● Énoncé écrit A
Recopiez à l'identique les lignes des enregistrements, en partant de leur toute première ligne et en terminant par celle qui contient « xmin=759 ymin=441 xmax=769 ymax=458 », ces deux lignes comprises.

Honorables sénateurs, je parlerai aujourd’hui du deuxième rapport du Comité sénatorial permanent de l’éthique et des conflits d’intérêts des sénateurs, au nom duquel je prends d’ailleurs la parole. Le présent rapport propose des modifications au Code régissant l’éthique et les conflits d’intérêts des sénateurs à la lumière de la nouvelle Politique du Sénat sur la prévention du harcèlement et de la violence.

Le 16 février 2021, le Comité de régie interne a déposé son quatrième rapport. Ce rapport visait à informer le Sénat qu’une nouvelle politique sur la prévention du harcèlement avait été adoptée par le comité. Le 30 mars 2021, le Sénat a adopté une motion visant à abroger la Politique sur la prévention et le règlement du harcèlement en milieu de travail au Sénat adoptée en 2009, ainsi que le processus intérimaire entrepris en 2019 pour le règlement des plaintes de harcèlement.

En raison de l’entrée en vigueur imminente de la nouvelle politique, le Comité de l’éthique a cherché à savoir si des modifications au code étaient conseillées à la lumière de la politique.

● Énoncé écrit B
Reproduisez mot pour mot l'extrait du document en entier.

● Données fournies
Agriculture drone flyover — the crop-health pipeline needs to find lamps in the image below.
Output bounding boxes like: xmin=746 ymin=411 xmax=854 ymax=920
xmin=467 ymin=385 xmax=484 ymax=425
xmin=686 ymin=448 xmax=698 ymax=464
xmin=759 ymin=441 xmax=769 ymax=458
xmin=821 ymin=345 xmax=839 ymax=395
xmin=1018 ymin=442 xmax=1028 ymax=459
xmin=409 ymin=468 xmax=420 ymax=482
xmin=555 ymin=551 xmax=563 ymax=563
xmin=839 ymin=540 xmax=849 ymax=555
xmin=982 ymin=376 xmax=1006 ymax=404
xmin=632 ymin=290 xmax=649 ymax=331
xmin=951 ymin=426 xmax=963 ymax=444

● Résultat de la tâche A
Agriculture drone flyover — the crop-health pipeline needs to find lamps in the image below.
Output bounding boxes like: xmin=746 ymin=411 xmax=854 ymax=920
xmin=467 ymin=385 xmax=484 ymax=425
xmin=686 ymin=448 xmax=698 ymax=464
xmin=759 ymin=441 xmax=769 ymax=458

● Résultat de la tâche B
Honorables sénateurs, je parlerai aujourd’hui du deuxième rapport du Comité sénatorial permanent de l’éthique et des conflits d’intérêts des sénateurs, au nom duquel je prends d’ailleurs la parole. Le présent rapport propose des modifications au Code régissant l’éthique et les conflits d’intérêts des sénateurs à la lumière de la nouvelle Politique du Sénat sur la prévention du harcèlement et de la violence.

Le 16 février 2021, le Comité de régie interne a déposé son quatrième rapport. Ce rapport visait à informer le Sénat qu’une nouvelle politique sur la prévention du harcèlement avait été adoptée par le comité. Le 30 mars 2021, le Sénat a adopté une motion visant à abroger la Politique sur la prévention et le règlement du harcèlement en milieu de travail au Sénat adoptée en 2009, ainsi que le processus intérimaire entrepris en 2019 pour le règlement des plaintes de harcèlement.

En raison de l’entrée en vigueur imminente de la nouvelle politique, le Comité de l’éthique a cherché à savoir si des modifications au code étaient conseillées à la lumière de la politique.